*Alıştırma metni:*
Başbuğ, Bediüzzaman’ı teyit etti
Milli Eğitim eski Müdürü Tahir Ünverdi ile yaptığımız röportaj…
Nurettin Huyut-RisaleHaber
Milli Eğitim eski Müdürü Tahir Ünverdi?
1951 yılında Mardin’in Nusaybin ilçesinde doğdum. İlköğretimimi Nusaybin Ortaokulunda, lise tahsilimi Diyarbakır lisesinde bitirdim. Daha sonra Gazi Üniversitesinde Eğitim Enstitüsü Bölümünden mezun oldum. Nusaybin’de altı sene Milli Eğitim Şube Müdürlüğü yaptım. Daha sonra il Milli Eğitim Müdürlüğüne geçtim. Ardından Şanlıurfa Harran Üniversitesinde daire başkanlığı yaptım. Rektörlük koordinatörlüğü gibi görevlerde bulundum. Şu an emekliyim. Evliyim ve sekiz çocuğum var.

*Verilen görev:*
Röportajda "1951 yılında Mardin’in" sözlerinden başlayıp "sekiz çocuğum var." sözlerine kadar, bu sözler de dahil olmak üzere, olan bölümü hiçbir değişiklik yapmadan kopyalayın.

*Kayıtlı veriler:*

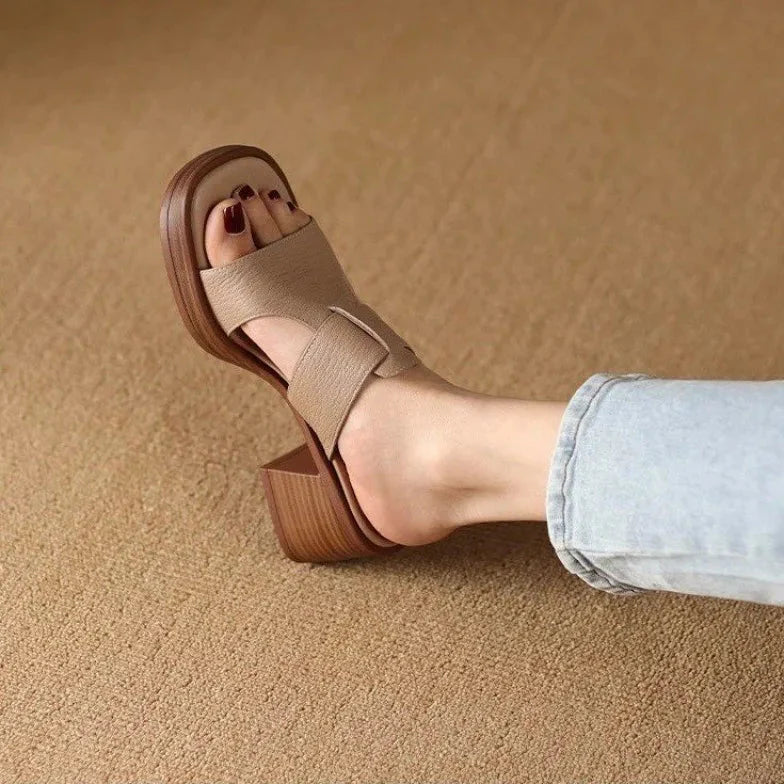 Women's Premium Leather Block Heel Sandals Corvine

*Görevin çözümü:*
1951 yılında Mardin’in Nusaybin ilçesinde doğdum. İlköğretimimi Nusaybin Ortaokulunda, lise tahsilimi Diyarbakır lisesinde bitirdim. Daha sonra Gazi Üniversitesinde Eğitim Enstitüsü Bölümünden mezun oldum. Nusaybin’de altı sene Milli Eğitim Şube Müdürlüğü yaptım. Daha sonra il Milli Eğitim Müdürlüğüne geçtim. Ardından Şanlıurfa Harran Üniversitesinde daire başkanlığı yaptım. Rektörlük koordinatörlüğü gibi görevlerde bulundum. Şu an emekliyim. Evliyim ve sekiz çocuğum var.